I don't think many will be opened. O well I will still get them :wink:


----------



## purepower (Sep 11, 2004)

i cant wait for the dirt bags to start flying there comming down when they hit bath, sd. right mallard hunter


----------



## mallardhunter (May 15, 2004)

they will be all over and in the back of my truck


----------



## purepower (Sep 11, 2004)

lol.....theres gonna be a lot in my freezer


----------



## goose (Jul 19, 2003)

you boyz is all talk!! :lol:


----------



## fish&amp;hunt (Nov 4, 2004)

Goose you had better come up with some decoys pretty quick or I'd say you are all talk too. Those 30 decoys you have in the trailer aren't going to get many flocks to come in! :lol:


----------



## purepower (Sep 11, 2004)

where we hunt all u need is 30 decoys and theyll come in its not as big of a numbers game around here.


----------



## honker (Feb 13, 2005)

■ Challenges
**1)** Repeat everything in the hunting thread from "Goose you had" down to "game around here.".
**2)** According to the hunting thread, how many decoys does Goose have in the trailer?

■ Excerpted data
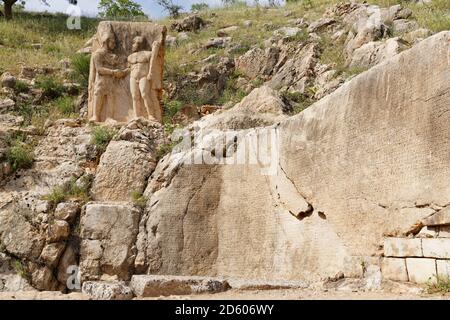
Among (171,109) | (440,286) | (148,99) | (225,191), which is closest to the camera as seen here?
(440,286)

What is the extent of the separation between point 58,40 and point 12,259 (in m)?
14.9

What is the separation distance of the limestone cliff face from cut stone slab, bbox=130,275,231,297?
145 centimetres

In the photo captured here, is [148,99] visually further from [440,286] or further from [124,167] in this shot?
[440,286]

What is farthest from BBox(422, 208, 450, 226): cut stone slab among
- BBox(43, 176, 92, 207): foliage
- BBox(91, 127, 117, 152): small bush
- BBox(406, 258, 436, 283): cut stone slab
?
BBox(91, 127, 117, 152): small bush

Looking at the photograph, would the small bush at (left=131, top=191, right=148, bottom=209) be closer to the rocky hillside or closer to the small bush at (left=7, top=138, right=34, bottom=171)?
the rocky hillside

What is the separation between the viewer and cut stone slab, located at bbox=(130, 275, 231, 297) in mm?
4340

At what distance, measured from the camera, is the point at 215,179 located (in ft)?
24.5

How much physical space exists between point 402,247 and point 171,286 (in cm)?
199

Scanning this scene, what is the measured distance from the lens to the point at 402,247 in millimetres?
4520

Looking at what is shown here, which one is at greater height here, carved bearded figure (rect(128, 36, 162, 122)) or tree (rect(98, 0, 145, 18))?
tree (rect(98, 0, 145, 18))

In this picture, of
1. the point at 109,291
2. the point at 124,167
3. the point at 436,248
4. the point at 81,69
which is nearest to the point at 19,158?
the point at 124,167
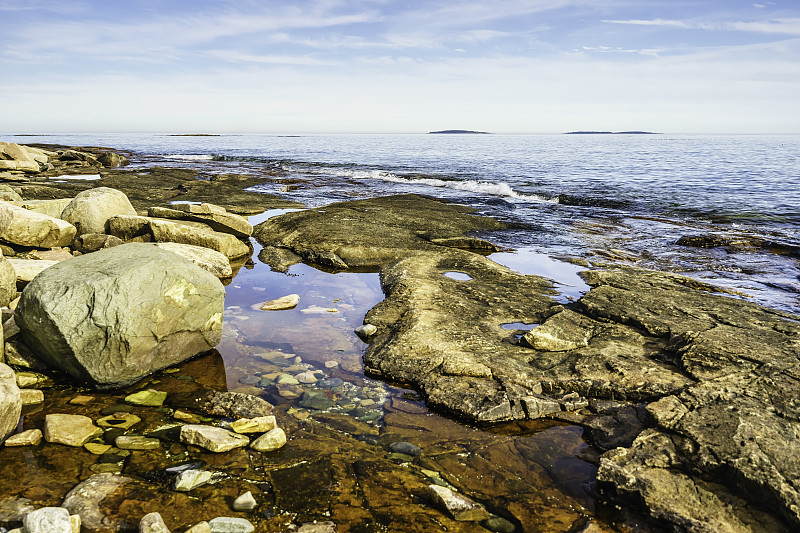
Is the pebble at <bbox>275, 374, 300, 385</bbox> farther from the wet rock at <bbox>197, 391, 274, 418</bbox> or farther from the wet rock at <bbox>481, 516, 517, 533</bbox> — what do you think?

■ Solutions to the exercise
**1)**
Goose you had better come up with some decoys pretty quick or I'd say you are all talk too. Those 30 decoys you have in the trailer aren't going to get many flocks to come in! :lol:


----------



## purepower (Sep 11, 2004)

where we hunt all u need is 30 decoys and theyll come in its not as big of a numbers game around here.

**2)** 30 decoys.